More and more people get their news relayed by friends. The social news cycle is 24/7.
"The number of people who told me that the kids were texting during Thanksgiving dinner I think was hitting a record this year."
Alex Alben is an intellectual property lawyer in Seattle, he's testified before Congress on Internet piracy and is certainly no Luddite. But in his book Analog Days he worries about digital news replacing analog news.
"When you look for digital information, you have to enter in the search phrase and have an idea, but when you are flipping through a newspaper or rows of a library, there's a sense of discovery."
In the old analog world, you were exposed to stories you would never even think to search for, gathered by institutions that had a face, not just a web page.
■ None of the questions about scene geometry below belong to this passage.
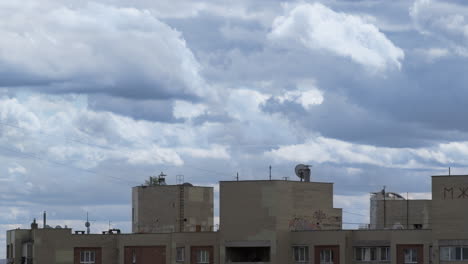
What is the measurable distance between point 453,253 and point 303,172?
26.7 metres

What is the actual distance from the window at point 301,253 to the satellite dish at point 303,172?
1093 centimetres

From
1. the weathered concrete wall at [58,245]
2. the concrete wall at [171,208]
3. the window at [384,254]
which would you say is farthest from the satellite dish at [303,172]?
the weathered concrete wall at [58,245]

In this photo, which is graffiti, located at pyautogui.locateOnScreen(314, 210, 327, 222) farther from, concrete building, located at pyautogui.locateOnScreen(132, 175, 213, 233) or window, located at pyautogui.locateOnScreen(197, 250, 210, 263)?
concrete building, located at pyautogui.locateOnScreen(132, 175, 213, 233)

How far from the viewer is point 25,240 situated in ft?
497

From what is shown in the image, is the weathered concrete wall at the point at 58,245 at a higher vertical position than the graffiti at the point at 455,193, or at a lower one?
lower

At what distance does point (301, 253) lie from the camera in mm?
133125

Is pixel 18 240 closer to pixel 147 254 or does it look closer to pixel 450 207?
pixel 147 254

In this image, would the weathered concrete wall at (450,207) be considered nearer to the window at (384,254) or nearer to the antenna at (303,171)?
the window at (384,254)

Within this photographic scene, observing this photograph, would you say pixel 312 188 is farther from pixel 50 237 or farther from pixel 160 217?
pixel 50 237

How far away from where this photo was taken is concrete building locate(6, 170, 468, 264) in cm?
12069

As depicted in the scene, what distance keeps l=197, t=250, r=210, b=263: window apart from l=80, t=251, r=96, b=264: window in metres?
15.6

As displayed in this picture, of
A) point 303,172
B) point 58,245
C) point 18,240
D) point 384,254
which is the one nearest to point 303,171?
point 303,172

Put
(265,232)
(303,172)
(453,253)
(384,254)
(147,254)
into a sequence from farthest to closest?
(147,254), (303,172), (265,232), (384,254), (453,253)

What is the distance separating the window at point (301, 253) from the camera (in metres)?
133
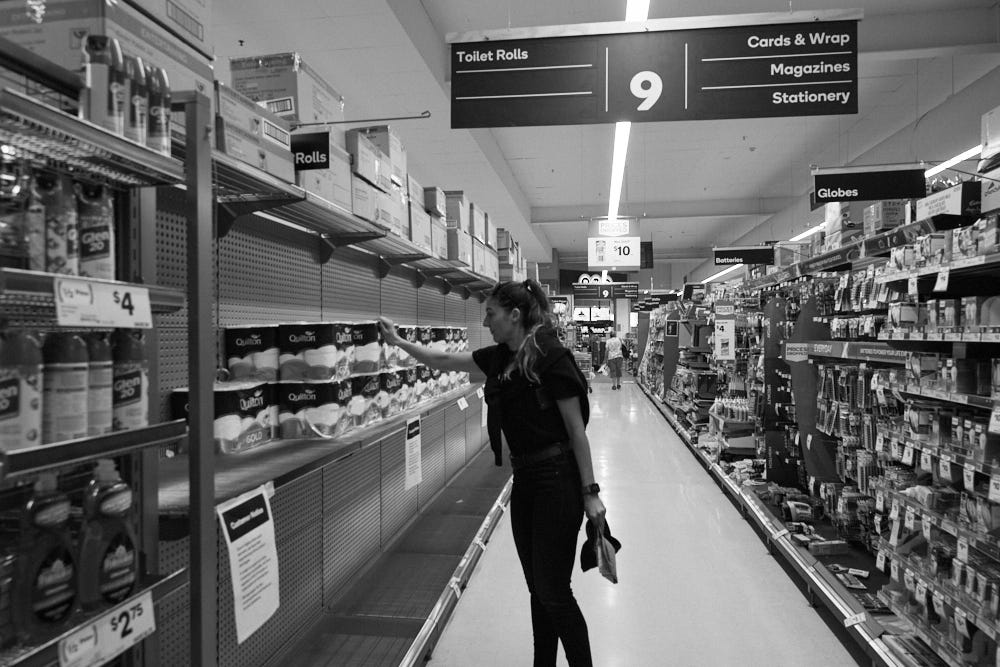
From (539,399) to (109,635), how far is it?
1.55 metres

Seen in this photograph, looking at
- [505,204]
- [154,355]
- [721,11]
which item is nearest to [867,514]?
[154,355]

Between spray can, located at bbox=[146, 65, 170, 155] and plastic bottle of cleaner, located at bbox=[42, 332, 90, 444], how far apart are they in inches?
16.2

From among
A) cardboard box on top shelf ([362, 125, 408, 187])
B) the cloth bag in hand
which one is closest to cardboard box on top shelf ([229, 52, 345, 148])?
cardboard box on top shelf ([362, 125, 408, 187])

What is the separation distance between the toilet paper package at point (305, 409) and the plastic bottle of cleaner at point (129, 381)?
92cm

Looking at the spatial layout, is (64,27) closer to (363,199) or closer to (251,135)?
(251,135)

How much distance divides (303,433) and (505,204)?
34.5 feet

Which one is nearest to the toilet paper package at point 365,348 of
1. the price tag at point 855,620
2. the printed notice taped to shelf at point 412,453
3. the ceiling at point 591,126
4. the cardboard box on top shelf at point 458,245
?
the printed notice taped to shelf at point 412,453

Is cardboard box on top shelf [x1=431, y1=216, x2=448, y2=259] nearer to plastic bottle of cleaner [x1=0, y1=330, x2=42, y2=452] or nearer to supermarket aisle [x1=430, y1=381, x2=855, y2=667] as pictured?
supermarket aisle [x1=430, y1=381, x2=855, y2=667]

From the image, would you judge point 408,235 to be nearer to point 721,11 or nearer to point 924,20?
point 721,11

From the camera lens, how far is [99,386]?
1.14 m

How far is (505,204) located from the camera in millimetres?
12266

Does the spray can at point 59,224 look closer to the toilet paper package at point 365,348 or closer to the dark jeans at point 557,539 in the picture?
the toilet paper package at point 365,348

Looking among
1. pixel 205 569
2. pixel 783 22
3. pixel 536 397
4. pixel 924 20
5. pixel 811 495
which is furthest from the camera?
pixel 924 20

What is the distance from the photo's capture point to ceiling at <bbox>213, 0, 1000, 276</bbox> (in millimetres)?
5590
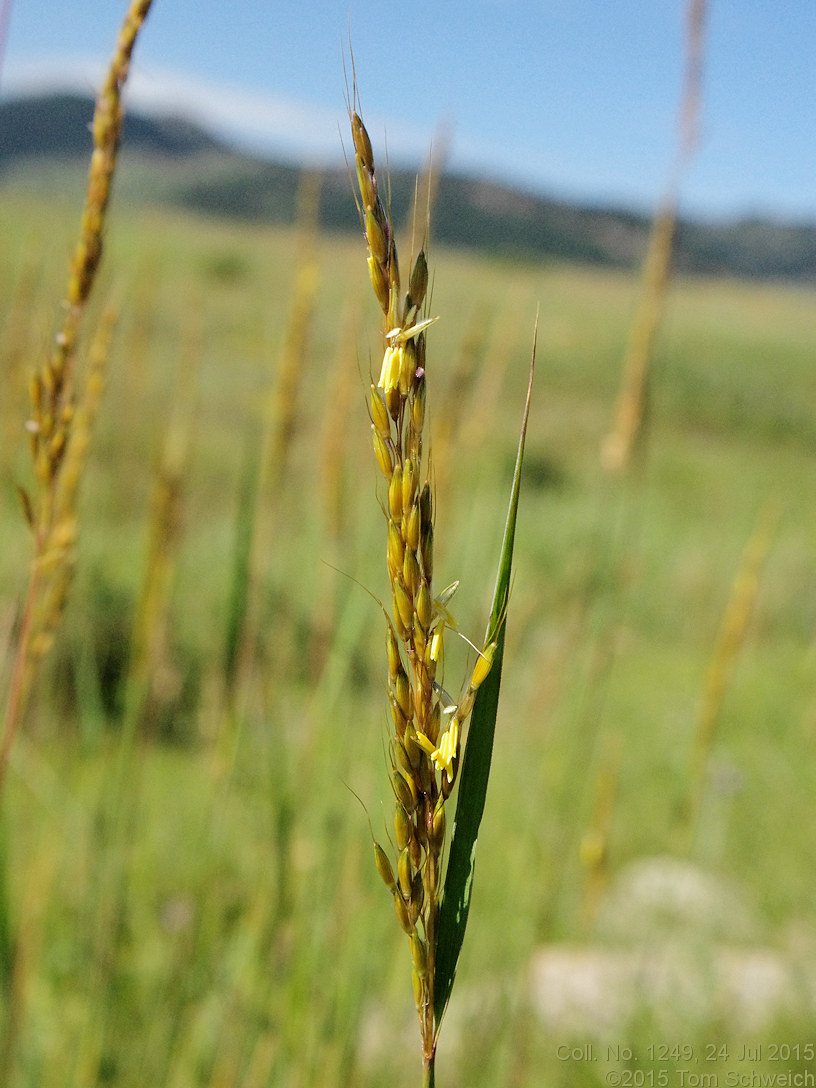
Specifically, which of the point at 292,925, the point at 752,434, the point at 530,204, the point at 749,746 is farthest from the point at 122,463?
the point at 530,204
Alben's first job was as a researcher for Walter Cronkite.
"There was a most trusted man, Walter Cronkite, who had earned this over a career and it was built by this institution, CBS, that really took journalism seriously as a mission to tell the American people, in a balanced and carefully researched way, everyday what happened in the world."
"If a reporter got something wrong, there were consequences," remembers Dave.
"Right, they were fired. Today, it's all opinion, so you really can't be wrong."
Well of course opinions can be wrong, but as long they're controversial and get an audience, they can spread just as as anything broadcast on a network.
Alex Alben's book is called Analog Days; How Technology Rewrote Our Future.